Written problem A: Say whether each statement below agrees with the passage on lost this pointers. Answer yes or no, quoting the exact words of the passage that settle it. (i) setTimeout can call a function after a set amount of time. (ii) The onclick event handler keeps the this pointer. (iii) A memory leak showed the writer that adding a closure was a mistake.

— Start Extract —

The browser interface is full of places where this pointers are easily lost. Take setTimeout for example. It can call a function after a specified amount of time. Well and good, but where's my bloody this pointer?!? If setTimeout and its partner setInterval were alone, I may not have sought a general solution. Sadly, they are far from alone. Even in the above examples, the onclick event handler does not preserve any this pointer. Even worse, DOM elements call these handlers with themselves as the this pointer! Talk about frustrating, but I'll get back to events another time.

Once or twice I've had the need to connect a method that processed all provided arguments (like arrayCat and arrayLen) to a caller that would supply an extra parameter or two. You can imagine the confusion that caused! At first, I threw in a closure and then realized the error of my ways. OK, it was a memory leak that caused me to realize my mistake. So, there's a pair of methods that are unlikely to ever get more complex: returns and seal.

— End Extract —

Written problem B: Gather every line of the entries below that contains the word "plastic". Case counts.

— Start Entries —

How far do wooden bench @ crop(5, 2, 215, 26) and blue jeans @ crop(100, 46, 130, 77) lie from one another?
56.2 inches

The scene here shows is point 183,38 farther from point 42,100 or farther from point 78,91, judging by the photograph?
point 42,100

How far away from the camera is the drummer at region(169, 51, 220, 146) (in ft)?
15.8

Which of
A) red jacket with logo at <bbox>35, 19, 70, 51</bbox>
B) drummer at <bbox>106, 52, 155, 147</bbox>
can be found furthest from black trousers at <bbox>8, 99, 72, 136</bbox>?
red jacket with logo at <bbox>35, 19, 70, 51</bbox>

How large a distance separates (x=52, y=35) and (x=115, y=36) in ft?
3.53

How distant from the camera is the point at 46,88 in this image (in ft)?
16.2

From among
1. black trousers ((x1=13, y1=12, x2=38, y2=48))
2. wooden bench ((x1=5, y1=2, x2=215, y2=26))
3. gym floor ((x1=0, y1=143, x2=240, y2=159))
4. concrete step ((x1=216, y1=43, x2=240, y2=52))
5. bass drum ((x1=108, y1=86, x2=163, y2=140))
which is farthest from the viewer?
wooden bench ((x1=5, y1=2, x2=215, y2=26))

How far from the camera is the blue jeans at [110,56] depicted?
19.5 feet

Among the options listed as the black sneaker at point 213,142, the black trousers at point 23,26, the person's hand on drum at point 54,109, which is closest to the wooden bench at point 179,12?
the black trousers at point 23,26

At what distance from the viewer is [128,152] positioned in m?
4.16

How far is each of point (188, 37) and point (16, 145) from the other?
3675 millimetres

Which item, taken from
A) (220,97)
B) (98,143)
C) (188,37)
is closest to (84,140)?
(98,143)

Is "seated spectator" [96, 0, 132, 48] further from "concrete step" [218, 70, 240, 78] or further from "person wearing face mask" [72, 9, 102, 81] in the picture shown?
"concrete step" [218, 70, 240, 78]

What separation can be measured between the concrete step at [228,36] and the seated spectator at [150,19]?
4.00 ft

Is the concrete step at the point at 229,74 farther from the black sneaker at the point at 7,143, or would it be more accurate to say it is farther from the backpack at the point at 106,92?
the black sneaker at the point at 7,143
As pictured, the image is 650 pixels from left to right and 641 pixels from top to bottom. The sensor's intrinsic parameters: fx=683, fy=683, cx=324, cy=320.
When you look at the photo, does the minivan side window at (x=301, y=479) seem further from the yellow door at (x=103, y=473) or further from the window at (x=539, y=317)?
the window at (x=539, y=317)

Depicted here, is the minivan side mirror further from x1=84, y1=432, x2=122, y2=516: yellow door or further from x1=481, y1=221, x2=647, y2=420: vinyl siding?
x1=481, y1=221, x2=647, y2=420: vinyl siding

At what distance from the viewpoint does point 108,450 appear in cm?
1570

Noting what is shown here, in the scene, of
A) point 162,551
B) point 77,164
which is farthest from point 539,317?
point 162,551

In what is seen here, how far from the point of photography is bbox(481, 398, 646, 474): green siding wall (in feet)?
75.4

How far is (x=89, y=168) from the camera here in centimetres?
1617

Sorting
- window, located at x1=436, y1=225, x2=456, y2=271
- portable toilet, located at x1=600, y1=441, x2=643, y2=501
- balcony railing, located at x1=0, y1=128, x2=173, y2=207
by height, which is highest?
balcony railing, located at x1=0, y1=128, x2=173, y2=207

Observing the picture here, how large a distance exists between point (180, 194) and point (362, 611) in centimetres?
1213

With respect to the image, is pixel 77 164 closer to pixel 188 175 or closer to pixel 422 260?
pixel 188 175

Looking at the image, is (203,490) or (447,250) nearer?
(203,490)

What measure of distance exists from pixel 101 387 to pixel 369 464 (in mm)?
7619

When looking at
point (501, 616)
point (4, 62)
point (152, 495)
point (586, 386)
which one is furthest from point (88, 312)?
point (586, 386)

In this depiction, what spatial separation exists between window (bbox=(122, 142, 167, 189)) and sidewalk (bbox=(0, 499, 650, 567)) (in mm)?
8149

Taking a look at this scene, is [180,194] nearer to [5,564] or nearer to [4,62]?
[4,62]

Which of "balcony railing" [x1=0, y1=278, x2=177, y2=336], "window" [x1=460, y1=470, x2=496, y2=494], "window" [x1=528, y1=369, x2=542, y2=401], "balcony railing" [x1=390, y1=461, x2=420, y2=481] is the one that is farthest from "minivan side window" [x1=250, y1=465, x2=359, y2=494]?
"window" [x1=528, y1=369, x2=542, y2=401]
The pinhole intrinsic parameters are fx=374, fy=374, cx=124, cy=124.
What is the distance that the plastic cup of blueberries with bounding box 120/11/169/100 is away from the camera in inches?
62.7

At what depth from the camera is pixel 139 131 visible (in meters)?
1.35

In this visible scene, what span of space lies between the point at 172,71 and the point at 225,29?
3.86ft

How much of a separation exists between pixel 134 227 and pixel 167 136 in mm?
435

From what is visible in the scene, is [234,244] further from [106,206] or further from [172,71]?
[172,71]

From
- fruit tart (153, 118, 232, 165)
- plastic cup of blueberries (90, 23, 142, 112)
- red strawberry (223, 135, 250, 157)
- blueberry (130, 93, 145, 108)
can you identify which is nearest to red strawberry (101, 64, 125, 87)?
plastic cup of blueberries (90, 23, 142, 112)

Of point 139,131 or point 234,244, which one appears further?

— End Entries —

Expected answer A:
(i) Yes: "It can call a function after a specified amount of time."
(ii) No: "the onclick event handler does not preserve any this pointer."
(iii) Yes: "OK, it was a memory leak that caused me to realize my mistake."

Expected answer B:
What is the distance that the plastic cup of blueberries with bounding box 120/11/169/100 is away from the camera in inches?
- plastic cup of blueberries (90, 23, 142, 112)
plastic cup of blueberries (90, 23, 142, 112)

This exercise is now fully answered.